En 2008, dans Le Printemps du commissaire Ricciardi, Rivages Noir en 2013, Ricciardi cherche à comprendre pourquoi on a assassiné une pauvre vieille tireuse de cartes. Qu’a-t-elle pu voir - ou ne pas voir ? - dans l’avenir, qui lui soit devenu fatal ? Mais Riccciardi est tout à la fois mécréant et rétif aux obscurantismes. Son scepticisme lui permettra de décrypter l’affaire.


 

2009 : L'Été du commissaire Ricciardi, Rivages Noir, 2014 : après les frimas et les prémices trompeurs du printemps, voici l’implacable canicule de l’été. Du genre qui vous anéantit, vous empêchant même de penser. C’est une duchesse qu’on retrouve occise chez elle, alors que l’aristocratie pèse encore de tout son poids dominant, dans le contexte d’un fascisme sérieusement émergeant, et avec la délicate évocation des amours homosexuelles interdites.


 

En 2010, traduit en 2015, L'Automne du commissaire Ricciardi, toujours chez Rivages, Ricciardi, avec la sensibilité qui le caractérise, décide de rendre justice à un des sugnizzi, ces gamins de la rue, trouvé mort un triste matin dans la rue. De froid, de faim, comme d’autres ? Ou victime de mauvais traitements ? Plus que jamais le formidable médecin qui seconde Ricciardi, mal pensant politiquement, lui sera de grand secours alors que le Duce se prépare à visiter Naples, et que le climat policier est exécrable. Poignant.

Avançons dans le temps : après la série saisonnière, ce sont les fêtes, parfumées, gourmandes, qui vont rythmer la vie de Ricciardi.


 

2011 Le Noël du commissaire Ricciardi, même traductrice, même édition française : Rivages /Thriller, 2017. En ces fêtes célébrant la naissance de Jésus et la famille, c’est la mort d’un officier fasciste et de son épouse que Ricciardi doit élucider dans un contexte politique de plus en plus pesant et délicat pour le commissaire.

 


 

2012 Les Pâques du commissaire Ricciardi, 2019 en France, où l’on découvre la vie des prostituées en maison. Pas les pauvresses édentées du port, mais les beautés qui accueillent leurs clients fortunés comme des amis. Ça ne les empêche pas de souffrir ou de mourir, comme l’immensément belle Vipera, celle dont la beauté fut une malédiction.


 

2014 L'Enfer du commissaire Ricciardi, Rivages/Noir, 2019, est une plongée dans le cauchemar d’une passion tardive quand la carrière n’a plus de sens, ou quand le temps qui passe a tout laminé pour certains alors que d’autres n’oublient rien. Un nouveau mystère pour Ricciardi qui doit comprendre pourquoi et par qui un célèbre obstétricien a été propulsé au travers de sa fenêtre du quatrième étage.


 

2015 Des phalènes pour le commissaire Ricciardi, traduit par Odile Rousseau, Rivages/Noir. Grand format », 2020, le dernier, voit encore et toujours Ricciardi coincé au bord d’un amour qu’il se refuse, un autre qui le poursuit. (à ce propos voir la note plus longue écrite après la lecture qui pour moi, fut la découverte de Ricciardi et de son créateur sur ce blog ). Cette fois, il doit sauver un innocent qui s’accuse mystérieusement d’un meurtre qu’il n’a pas commis alors que l’aristocratie et la bourgeoisie s’envisagent réciproquement avec mépris.

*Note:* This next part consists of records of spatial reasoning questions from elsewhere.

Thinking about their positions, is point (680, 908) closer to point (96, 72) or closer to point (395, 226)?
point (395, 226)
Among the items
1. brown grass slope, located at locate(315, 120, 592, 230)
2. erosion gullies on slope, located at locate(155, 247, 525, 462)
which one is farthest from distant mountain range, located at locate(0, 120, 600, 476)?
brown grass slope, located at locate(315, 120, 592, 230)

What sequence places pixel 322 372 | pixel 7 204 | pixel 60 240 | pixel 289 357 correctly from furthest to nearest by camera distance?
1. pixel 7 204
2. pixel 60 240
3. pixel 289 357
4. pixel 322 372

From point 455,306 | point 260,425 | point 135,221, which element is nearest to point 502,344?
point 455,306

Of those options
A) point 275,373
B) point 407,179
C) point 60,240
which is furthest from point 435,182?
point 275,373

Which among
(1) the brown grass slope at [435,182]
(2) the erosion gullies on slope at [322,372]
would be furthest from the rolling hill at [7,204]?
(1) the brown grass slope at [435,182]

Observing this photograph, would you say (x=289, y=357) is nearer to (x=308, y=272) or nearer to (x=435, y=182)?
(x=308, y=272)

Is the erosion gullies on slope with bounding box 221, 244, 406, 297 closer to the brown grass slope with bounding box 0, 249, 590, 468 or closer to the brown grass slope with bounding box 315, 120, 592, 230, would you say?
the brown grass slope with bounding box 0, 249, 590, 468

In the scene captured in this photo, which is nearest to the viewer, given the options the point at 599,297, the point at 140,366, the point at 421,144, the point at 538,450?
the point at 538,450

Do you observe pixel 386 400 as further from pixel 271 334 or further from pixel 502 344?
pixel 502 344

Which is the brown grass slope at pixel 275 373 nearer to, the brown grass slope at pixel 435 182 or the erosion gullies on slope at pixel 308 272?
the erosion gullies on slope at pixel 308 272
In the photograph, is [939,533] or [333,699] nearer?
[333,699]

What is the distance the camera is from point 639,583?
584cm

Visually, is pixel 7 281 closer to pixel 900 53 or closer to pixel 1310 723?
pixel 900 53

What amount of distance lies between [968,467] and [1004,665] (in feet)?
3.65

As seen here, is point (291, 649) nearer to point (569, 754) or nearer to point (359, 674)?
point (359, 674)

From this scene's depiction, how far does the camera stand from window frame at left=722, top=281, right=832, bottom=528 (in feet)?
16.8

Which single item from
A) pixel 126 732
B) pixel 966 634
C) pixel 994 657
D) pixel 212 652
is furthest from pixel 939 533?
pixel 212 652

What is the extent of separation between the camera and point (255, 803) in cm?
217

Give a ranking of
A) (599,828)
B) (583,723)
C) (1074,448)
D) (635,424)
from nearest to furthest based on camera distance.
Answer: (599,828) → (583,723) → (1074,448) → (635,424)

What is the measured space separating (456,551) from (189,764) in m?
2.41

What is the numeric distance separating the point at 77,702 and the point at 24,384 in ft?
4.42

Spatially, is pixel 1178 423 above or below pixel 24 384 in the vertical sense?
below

Tout espoir n’est pas perdu, mais il faut supplier Rivages, et la traductrice de la série Ricciardi, Odile Rousseau. En effet, de manière assez incompréhensible, le premier de la série en 2006 : Le lacrime del pagliaccio ainsi que quatre romans faisant suite à la dernière traduction, parus en Italie déjà,
ne sont toujours pas publiés en France. Pas encore, il faut l’espérer. Allezzzzzz ! un effort, ce serait un bien beau cadeau. Madame Rousseau, prenez votre stylo, allumez votre ordinateur, et ouvrez-nous les portes de ces pages pleines de douleur et de joie, de gourmandise et de musique.

Dans la série Lojacono, entamée en 2012, ce sera plus vite fait. Ce ne sont que trois pauvres romans sur sept qui sont traduits ; la situation est grave ! Urgente !

 

La Méthode du Crocodile, qui entame le bal, nous permet de faire la connaissance d’un inspecteur crucifié et abandonné à des soupçons injustes, rejeté, muté, séparé de sa femme qui le quitte, privé de sa fille qu’il aime, toutes deux restées en Sicile. Le tueur pleure, sans cesse, assassinant à répétition des jeunes gens sans connexion apparente, des larmes pathologiques et vénéneuses. Entêté, intuitif, Lojacono finira, bien sûr, par arriver jusqu’à lui. Mais ne sera-t-il pas trop tard ?

 

Dans La Collectionneuse de Boules à Neige on navigue dans la bourgeoisie napolitaine, loin des bassi misérables du XXieme siècle (habitations insalubres des quartiers pauvres). Mais les amours et les désamours, les rivalités, l’argent, provoquent encore et toujours les mêmes dégâts. Lojacono a intégré une équipe étrange de flics réprouvés, y a trouvé sa place, et le groupe des « Salauds de Pizzofalcone » se constitue, galerie de policiers plaisants pour le lecteur, haut en couleur, à l’épaisseur touchante. Qui a tué la femme du notaire ? La réponse au « pourquoi ? » sera décisive.
 

Le dernier disponible pour l’instant, titré Et l’Obscurité Fut, est poignant, renvoyant chacun des protagonistes du roman, et le lecteur, à ses pires craintes : la disparition de son enfant, l’enlèvement pour d’obscures raisons sans doute mercantiles. L’amour, l’argent, encore, les deux grands moteurs de Giovanni.
On l’aura compris, je crie « Encore », car me voici toute déconfite, privée de cet univers plein des parfums de l’Italie, ayant dû quitter à regret des amis de papier.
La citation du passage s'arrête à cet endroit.